[PATCH] checkpatch: Only encode UTF-8 quoted printable mail headers

From: Geert Uytterhoeven
Date: Wed Jul 18 2018 - 07:35:37 EST


As PERL uses its own internal character encoding, always calling
encode("utf8", ...) on the author name may cause corruption, leading to
an author signoff mismatch.

This happens in the following cases:
- If a patch is in ISO-8859, and contains a non-ASCII author name in
the From: line, it is converted to UTF-8, while the Signed-off-by
line will still be in ISO-8859.
- If a patch is in UTF-8, and contains a non-ASCII author name in the
body (not header) From: line, it is assumed to be encoded in PERL's
internal character encoding, and converted to UTF-8 incorrectly,
while the Signed-off-by line will be in real UTF-8.

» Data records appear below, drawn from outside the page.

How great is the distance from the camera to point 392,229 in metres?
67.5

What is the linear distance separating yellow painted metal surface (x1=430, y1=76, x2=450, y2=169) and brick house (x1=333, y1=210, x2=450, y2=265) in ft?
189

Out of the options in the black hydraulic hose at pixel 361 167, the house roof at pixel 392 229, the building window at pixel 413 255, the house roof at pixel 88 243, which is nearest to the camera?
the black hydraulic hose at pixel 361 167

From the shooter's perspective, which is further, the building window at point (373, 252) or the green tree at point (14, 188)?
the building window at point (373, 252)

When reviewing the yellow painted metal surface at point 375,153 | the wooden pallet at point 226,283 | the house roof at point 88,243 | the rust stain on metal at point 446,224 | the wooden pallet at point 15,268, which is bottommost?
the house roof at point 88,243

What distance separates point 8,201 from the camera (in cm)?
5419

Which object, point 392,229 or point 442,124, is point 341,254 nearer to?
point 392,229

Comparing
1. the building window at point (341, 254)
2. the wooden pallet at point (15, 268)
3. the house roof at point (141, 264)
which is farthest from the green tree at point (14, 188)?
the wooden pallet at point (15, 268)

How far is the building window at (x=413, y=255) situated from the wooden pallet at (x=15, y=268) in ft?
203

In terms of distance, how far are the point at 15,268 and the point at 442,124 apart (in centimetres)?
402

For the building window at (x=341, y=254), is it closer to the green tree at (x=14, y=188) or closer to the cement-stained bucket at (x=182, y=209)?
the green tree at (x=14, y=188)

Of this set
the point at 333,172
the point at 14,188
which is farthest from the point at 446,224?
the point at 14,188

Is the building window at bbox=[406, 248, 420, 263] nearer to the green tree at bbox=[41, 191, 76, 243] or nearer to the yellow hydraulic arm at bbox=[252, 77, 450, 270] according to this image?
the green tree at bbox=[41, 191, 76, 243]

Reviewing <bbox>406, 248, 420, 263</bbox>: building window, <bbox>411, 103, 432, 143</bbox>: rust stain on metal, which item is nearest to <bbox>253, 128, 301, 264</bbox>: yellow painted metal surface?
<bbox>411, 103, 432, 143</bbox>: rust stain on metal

Fix this by only doing the encode step if the From: line used UTF-8
quoted printable encoding.

Reported-by: Andrew Morton <akpm@xxxxxxxxxxxxxxxxxxxx>
Signed-off-by: Geert Uytterhoeven <geert+renesas@xxxxxxxxx>
---
Fixes: bc76e3a125b44379 ("checkpatch: warn if missing author Signed-off-by")
in -next

To be folded into "checkpatch: Warn if missing author Signed-off-by" in
Andrew's tree.
---
scripts/checkpatch.pl | 3 ++-
1 file changed, 2 insertions(+), 1 deletion(-)

diff --git a/scripts/checkpatch.pl b/scripts/checkpatch.pl
index 3d01fee203c4775d..e847377779e7804f 100755
--- a/scripts/checkpatch.pl
+++ b/scripts/checkpatch.pl
@@ -2523,7 +2523,8 @@ sub process {

# Check the patch for a From:
if (decode("MIME-Header", $line) =~ /^From:\s*(.*)/) {
- $author = encode("utf8", $1);
+ $author = $1;
+ $author = encode("utf8", $author) if $line =~ /=\?utf-8\?/i;
$author =~ s/"//g;
}

--
2.17.1